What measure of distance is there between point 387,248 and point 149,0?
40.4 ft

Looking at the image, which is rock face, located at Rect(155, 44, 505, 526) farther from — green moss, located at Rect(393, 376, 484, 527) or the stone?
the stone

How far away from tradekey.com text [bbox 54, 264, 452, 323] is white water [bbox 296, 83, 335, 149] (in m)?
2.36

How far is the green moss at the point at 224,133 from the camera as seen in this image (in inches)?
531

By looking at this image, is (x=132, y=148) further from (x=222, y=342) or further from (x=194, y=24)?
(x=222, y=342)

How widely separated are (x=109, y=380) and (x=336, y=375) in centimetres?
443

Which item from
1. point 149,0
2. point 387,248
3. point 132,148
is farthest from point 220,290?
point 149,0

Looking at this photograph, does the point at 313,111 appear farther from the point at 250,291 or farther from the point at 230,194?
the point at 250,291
====
Repeat all of the lines above word for word, changing or leaving out nothing.

=== Response to this exercise ===
What measure of distance is there between point 387,248 and point 149,0?
40.4 ft

Looking at the image, which is rock face, located at Rect(155, 44, 505, 526) farther from — green moss, located at Rect(393, 376, 484, 527) or the stone?
the stone

How far away from tradekey.com text [bbox 54, 264, 452, 323] is white water [bbox 296, 83, 335, 149] (in m)?
2.36

How far is the green moss at the point at 224,133 from the camera as seen in this image (in inches)?
531

By looking at this image, is (x=132, y=148) further from (x=222, y=342) or further from (x=194, y=24)?
(x=222, y=342)

How widely separated are (x=109, y=380) and (x=336, y=375) in centimetres?
443

Which item from
1. point 149,0
2. point 387,248
3. point 132,148
is farthest from point 220,290?
point 149,0

Looking at this photograph, does the point at 313,111 appear farther from the point at 250,291 or farther from the point at 230,194?
the point at 250,291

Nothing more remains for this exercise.